In the past, ART 291 would travel throughout the city to work on murals such as “The Mural at 91 St.” located on the South Side of Chicago in collaboration with SkyART, a nonprofit visual arts program.

However, due to a change in the student population, the community decided it would be more convenient for incoming classes to work on more local pieces.

“Each ART 291 class has been trying to help me fabricate these pillars that you see under there, and it came from a specific idea that it should serve the community somehow,” said Elder.

This change in the student population was the motivation for the creation of “The Little School Under the ‘L’” and “Under the ‘L’”  in 2015.

This led Elder to look for an opportunity to scout projects that would benefit and speak to the university.

He said he wanted to approach it “in such a way that students could learn from the experience of dealing with new materials and the notion that they would be contributing to the various designs of the particular pillars they encountered that year.”

Each class works on one pillar that pertains to a specific topic. In deciding what each year’s pillar topic will be, town hall meetings are held and advertised in various student media and are open to the DePaul community.

“I have town hall meetings,” Elder said. “When we first started the project in the fall of 2015 and I announced it, we had a nice luncheon and we let people talk.”

Students gather at these town hall meetings hosted by DePaul to voice their opinions on what would be a relevant topic to cover through a pillar. Input from the DePaul community is heard at these meetings and creates a pillar that shows what the public considers to be crucial to DePaul’s story.

This year, the ART 291 class faces a topic that has affected everyone: Covid-19.

“Just looking around and seeing how it affected us at the university and all the changes we had to make throughout the academic year, people were really banged around, but we had to respond and deal with it,” Elder said.

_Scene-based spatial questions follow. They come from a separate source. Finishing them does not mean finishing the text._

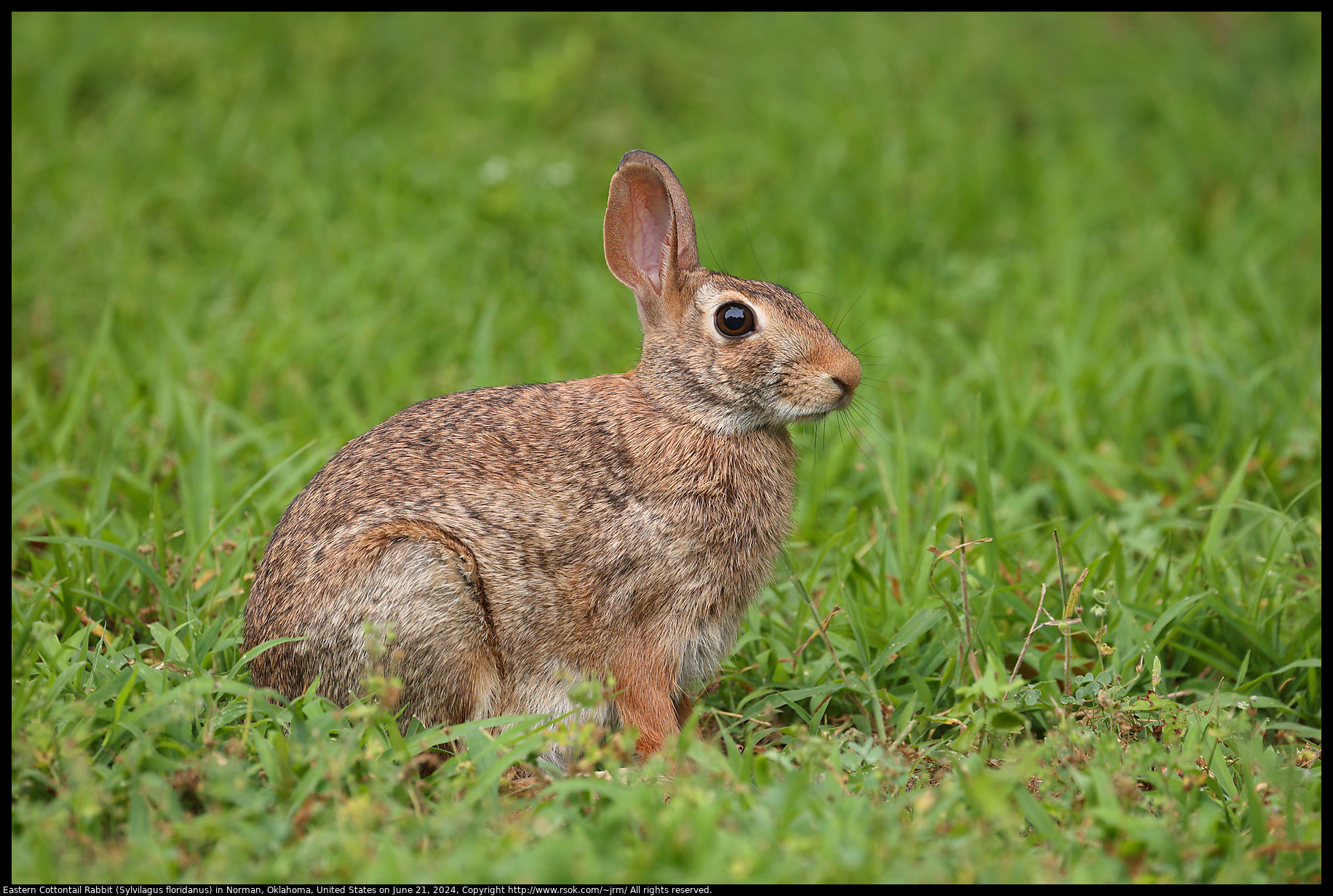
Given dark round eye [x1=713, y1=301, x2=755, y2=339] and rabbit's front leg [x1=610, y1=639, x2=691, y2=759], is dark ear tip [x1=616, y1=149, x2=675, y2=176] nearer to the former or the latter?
dark round eye [x1=713, y1=301, x2=755, y2=339]

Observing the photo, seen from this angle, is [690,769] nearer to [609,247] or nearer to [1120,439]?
[609,247]

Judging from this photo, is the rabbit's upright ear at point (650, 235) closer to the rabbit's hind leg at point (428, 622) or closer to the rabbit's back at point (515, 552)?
the rabbit's back at point (515, 552)

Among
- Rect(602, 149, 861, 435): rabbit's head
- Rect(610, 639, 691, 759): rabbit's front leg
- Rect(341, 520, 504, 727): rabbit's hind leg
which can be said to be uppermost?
Rect(602, 149, 861, 435): rabbit's head

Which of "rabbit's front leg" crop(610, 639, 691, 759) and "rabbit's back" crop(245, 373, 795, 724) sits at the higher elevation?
"rabbit's back" crop(245, 373, 795, 724)

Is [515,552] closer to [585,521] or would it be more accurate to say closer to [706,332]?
[585,521]

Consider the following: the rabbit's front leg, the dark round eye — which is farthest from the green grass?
the dark round eye

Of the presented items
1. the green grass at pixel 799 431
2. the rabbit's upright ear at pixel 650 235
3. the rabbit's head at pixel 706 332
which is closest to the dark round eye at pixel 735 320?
the rabbit's head at pixel 706 332
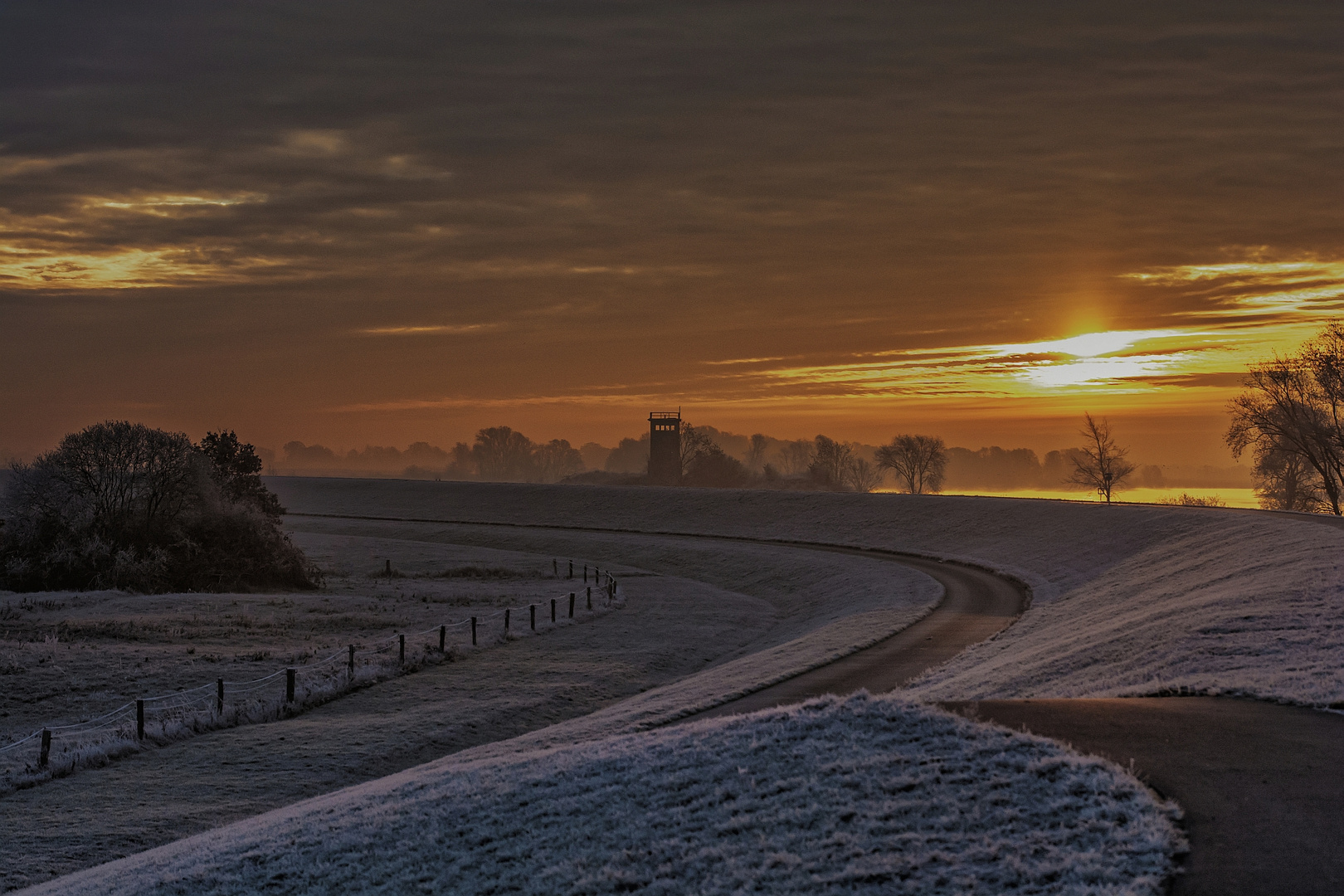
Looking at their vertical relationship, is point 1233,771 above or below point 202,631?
above

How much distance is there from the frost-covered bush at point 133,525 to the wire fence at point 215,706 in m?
24.1

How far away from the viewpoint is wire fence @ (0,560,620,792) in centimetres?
2309

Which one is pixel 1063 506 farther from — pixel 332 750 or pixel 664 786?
pixel 664 786

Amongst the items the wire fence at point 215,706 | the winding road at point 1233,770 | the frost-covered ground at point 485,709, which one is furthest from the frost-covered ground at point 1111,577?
the wire fence at point 215,706

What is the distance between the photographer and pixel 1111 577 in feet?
154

This year’s pillar will include individual “mask” formats that each student will design to represent their experience with Covid-19. Topics such as chronic illness, death, and mental health are just some of the issues students are working on portraying.

DePaul senior Em Sicinski is creating a piece that commemorates healthcare workers and people who are choosing to get vaccinated.

“My sister is a nurse,” Sicinski said. “Seeing and hearing all of what she’s done inspired my mask.”

They designed one of their masks as a way to say thank you to everyone getting vaccinated as well as a piece to acknowledge the impact healthcare workers have had on the pandemic.

“Each of these pillars is like a time capsule in its own way, and this Covid pillar is no different than that,” Elder said. “This year’s ART 291 class gets the opportunity to encapsulate their own memories — good, bad or indifferent — as to what affected them in accordance with Covid-19.”

The Covid-19 pillar will be installed by this spring quarter, and the project, with 25 pillars in the collection, will be completed next fall.